Another boy from a half a world away had a similar question. “Why am I the way I am?” Another adolescent girl wanted to know why evil things kept happening. Yet another young person came to see us and wanted an answer to this one, “Why did my mother not come back?” The sense of abandonment and some coupled ideas that it was her fault was hers was crippling her life.
Awkward and painful events are not the only cause of these troubled hearts. We have seen compliant and superficially successful young people with the same questions.
The imprint upon us from the Creator makes us unable to shake the questions unless they are buried in activity and life’s dramas that drown them out. When that does not work, then some sort of pleasure, however temporary or dangerous, is often sought to keep them away. Answers taught in most educational institutions don’t help when they adhere to evolutionary or naturalistic fundamentals. That just codifies man’s best attempt to deal with who they are (our origins) through some version of the Big Bang. It’s too rude to tell a child they came from morons, who came from pond scum, who came from star dust through a mysterious unsubstantiated process.
It is in this culture that we teach and live a biblical world view. The answers to the questions we hear are found in Jesus Christ. His imprint is upon us from the beginning (Genesis 1:26). We were made to walk with Him and have fellowship with Him, which is also established from the beginning as stated in the Bible. Human kind’s wayward ways cannot be remedied without a relationship with the One who gave us His image. It is the same solution for young people as it is the old. The one who seems good to the one who seems so bad have the same need: to find the only One who is truly good.

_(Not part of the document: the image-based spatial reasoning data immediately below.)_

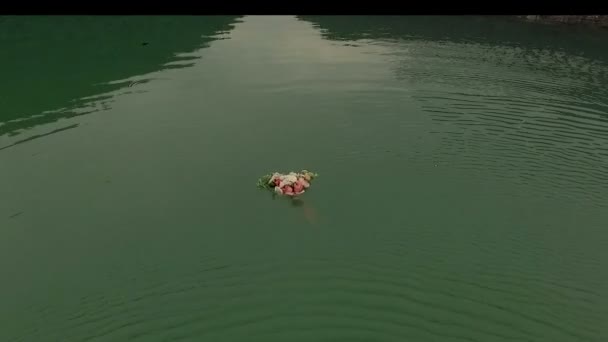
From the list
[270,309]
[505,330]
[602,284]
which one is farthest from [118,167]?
[602,284]

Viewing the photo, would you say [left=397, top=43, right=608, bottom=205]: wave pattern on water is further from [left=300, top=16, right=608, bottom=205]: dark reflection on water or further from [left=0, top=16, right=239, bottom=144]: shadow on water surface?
[left=0, top=16, right=239, bottom=144]: shadow on water surface

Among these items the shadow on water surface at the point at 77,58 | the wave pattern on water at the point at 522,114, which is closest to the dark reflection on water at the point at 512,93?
the wave pattern on water at the point at 522,114

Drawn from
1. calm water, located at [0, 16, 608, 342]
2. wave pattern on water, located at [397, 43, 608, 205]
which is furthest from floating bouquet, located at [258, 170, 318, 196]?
wave pattern on water, located at [397, 43, 608, 205]

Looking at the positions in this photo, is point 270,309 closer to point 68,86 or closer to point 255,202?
point 255,202

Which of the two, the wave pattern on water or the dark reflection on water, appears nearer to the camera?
the wave pattern on water

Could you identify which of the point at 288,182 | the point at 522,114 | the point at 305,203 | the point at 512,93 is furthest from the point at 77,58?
the point at 522,114
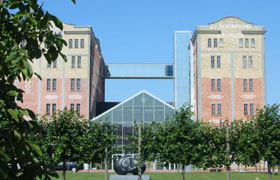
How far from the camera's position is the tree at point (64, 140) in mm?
30594

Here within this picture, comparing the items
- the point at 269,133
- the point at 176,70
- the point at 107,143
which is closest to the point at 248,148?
the point at 269,133

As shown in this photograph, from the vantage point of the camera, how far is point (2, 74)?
388cm

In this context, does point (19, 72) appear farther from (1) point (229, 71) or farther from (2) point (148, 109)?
(1) point (229, 71)

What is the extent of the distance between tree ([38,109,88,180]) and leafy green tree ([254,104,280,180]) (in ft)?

So, Paul is pretty straightforward while talking to the Athenians in Acts 17. He states that God gives us life and breath, knows our placement in time and location, and waits for us to reach to Him, if we dare to believe His way might be better than our own. History speaks loudly: our way without Him is a mess.
The call to know Him has not changed. The yearning of souls has not changed. He uses people and circumstances to get our attention, but it’s hard to see past the barriers of sin, pride, and riches. Nevertheless, the biblical view has not changed: He created, we rebelled (every last one of us), He provides a solution through His Son, and the Pearl of Great Price awaits for those who seek to find Him.